Our study faces some limitations. The algorithm’s overall computational time is roughly 20 min. This constitutes a challenge to apply this system as a pre-processing step in a clinical setting. Table 3 shows the runtime of the single steps of the proposed segmentation pipeline. The feature computation and classification requires the longest time by far (17.8 of 20.4 min). Additional work is planned to further reduce system’s runtime.

For the evaluation of the algorithm, CT data with nonpathologic pancreases were included. Especially when the pancreas segmentation shall serve as first step in a CAD system for pathologic changes, the algorithm should also be evaluated on CT data with pancreases showing pathologic changes such as cancer or an inflamed area. However, none of the other proposed approaches included CT data showing pathologic changes.

Conclusions and Outlook

A method for the automatic segmentation of the pancreas in portal venous phase contrast-enhanced CT images was presented.

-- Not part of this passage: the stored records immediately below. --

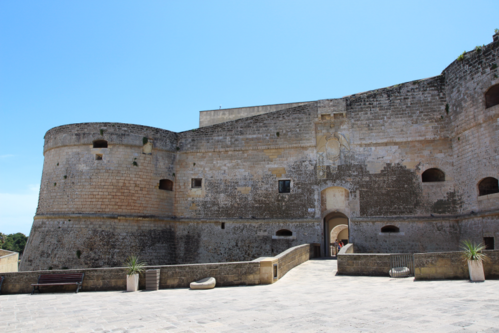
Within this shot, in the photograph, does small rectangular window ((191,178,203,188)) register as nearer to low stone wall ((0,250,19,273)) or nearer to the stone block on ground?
the stone block on ground

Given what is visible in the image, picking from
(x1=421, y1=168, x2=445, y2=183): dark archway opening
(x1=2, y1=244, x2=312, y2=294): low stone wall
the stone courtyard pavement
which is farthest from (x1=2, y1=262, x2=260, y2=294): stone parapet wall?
(x1=421, y1=168, x2=445, y2=183): dark archway opening

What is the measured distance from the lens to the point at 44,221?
17891 millimetres

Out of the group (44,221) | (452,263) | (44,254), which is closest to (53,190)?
(44,221)

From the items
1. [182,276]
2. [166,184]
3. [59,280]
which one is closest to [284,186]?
[166,184]

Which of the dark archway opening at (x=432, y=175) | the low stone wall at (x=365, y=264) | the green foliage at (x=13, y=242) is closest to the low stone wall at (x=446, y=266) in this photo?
the low stone wall at (x=365, y=264)

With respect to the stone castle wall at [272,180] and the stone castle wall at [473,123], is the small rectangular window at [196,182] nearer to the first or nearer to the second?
the stone castle wall at [272,180]

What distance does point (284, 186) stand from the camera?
18.3 meters

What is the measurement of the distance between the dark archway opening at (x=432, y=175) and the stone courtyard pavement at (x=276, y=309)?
8.54 metres

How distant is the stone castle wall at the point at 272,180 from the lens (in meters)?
16.0

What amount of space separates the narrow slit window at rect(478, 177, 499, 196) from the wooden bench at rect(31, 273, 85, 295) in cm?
1454

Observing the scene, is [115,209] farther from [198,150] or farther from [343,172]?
[343,172]

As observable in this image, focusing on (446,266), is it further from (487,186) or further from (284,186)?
(284,186)

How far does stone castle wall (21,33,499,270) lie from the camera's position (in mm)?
16000

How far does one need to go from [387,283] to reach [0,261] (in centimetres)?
2177
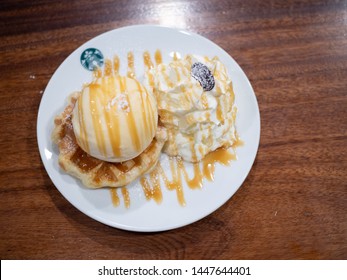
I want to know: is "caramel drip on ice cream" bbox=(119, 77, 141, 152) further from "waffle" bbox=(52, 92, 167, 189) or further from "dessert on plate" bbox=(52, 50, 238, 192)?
"waffle" bbox=(52, 92, 167, 189)

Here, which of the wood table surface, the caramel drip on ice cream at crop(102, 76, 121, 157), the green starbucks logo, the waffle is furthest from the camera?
the green starbucks logo

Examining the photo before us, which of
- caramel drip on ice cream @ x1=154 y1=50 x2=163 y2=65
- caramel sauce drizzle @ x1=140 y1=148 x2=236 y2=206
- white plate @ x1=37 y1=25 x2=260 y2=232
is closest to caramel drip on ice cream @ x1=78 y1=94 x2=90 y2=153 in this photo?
white plate @ x1=37 y1=25 x2=260 y2=232

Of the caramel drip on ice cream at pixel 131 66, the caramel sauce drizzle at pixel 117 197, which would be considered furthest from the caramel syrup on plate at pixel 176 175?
the caramel drip on ice cream at pixel 131 66

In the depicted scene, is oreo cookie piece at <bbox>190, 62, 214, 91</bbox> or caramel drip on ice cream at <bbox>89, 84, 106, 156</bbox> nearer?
caramel drip on ice cream at <bbox>89, 84, 106, 156</bbox>

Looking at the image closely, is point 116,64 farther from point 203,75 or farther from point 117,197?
point 117,197

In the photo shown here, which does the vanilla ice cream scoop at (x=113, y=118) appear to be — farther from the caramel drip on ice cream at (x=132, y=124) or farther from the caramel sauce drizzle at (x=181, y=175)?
the caramel sauce drizzle at (x=181, y=175)

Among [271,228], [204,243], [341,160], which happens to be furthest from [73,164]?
[341,160]

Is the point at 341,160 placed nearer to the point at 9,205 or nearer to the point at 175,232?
the point at 175,232
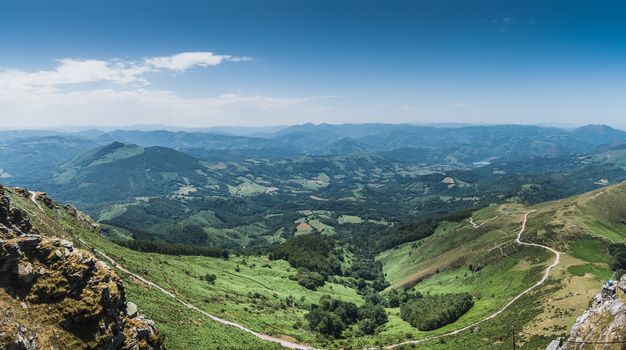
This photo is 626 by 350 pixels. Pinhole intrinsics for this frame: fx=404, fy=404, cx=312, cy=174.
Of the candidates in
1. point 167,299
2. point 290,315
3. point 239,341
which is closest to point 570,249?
point 290,315

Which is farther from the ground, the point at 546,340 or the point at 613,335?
the point at 613,335

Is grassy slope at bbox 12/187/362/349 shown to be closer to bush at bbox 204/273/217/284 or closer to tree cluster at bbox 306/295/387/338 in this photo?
bush at bbox 204/273/217/284

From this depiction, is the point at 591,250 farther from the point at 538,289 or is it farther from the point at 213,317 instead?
the point at 213,317

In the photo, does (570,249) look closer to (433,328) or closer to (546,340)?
(433,328)

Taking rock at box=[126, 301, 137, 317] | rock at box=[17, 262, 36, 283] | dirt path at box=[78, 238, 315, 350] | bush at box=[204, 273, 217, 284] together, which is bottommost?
bush at box=[204, 273, 217, 284]

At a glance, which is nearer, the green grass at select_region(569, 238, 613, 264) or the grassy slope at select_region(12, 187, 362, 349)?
the grassy slope at select_region(12, 187, 362, 349)

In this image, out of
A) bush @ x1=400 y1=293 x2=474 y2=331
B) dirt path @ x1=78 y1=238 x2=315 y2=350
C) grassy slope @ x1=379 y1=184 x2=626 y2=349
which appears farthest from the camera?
bush @ x1=400 y1=293 x2=474 y2=331

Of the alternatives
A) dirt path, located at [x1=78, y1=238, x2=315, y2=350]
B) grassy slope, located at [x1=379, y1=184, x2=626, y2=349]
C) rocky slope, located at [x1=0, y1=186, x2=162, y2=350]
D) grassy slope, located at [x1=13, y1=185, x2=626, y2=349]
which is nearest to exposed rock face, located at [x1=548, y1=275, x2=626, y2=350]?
grassy slope, located at [x1=379, y1=184, x2=626, y2=349]

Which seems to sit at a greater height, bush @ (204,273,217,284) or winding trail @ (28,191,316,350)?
winding trail @ (28,191,316,350)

The method consists of several steps that incorporate shape as well as texture characteristics of the pancreas and its surrounding structures in order to deal with the often low contrasted appearance of the pancreas in CT images. Cross validation on 40 CT data of consecutive patients showed an average surface distance of 1.7 mm and an average overlap of 61.2 %. Pancreatic segmentation in commonly acquired portal-venous phase CT images is crucial for the development of CAD systems and facilitates an organ specific decision support. Further work needs to be done to reduce the computational time and the algorithm should be applied to CT data showing pathologic changes.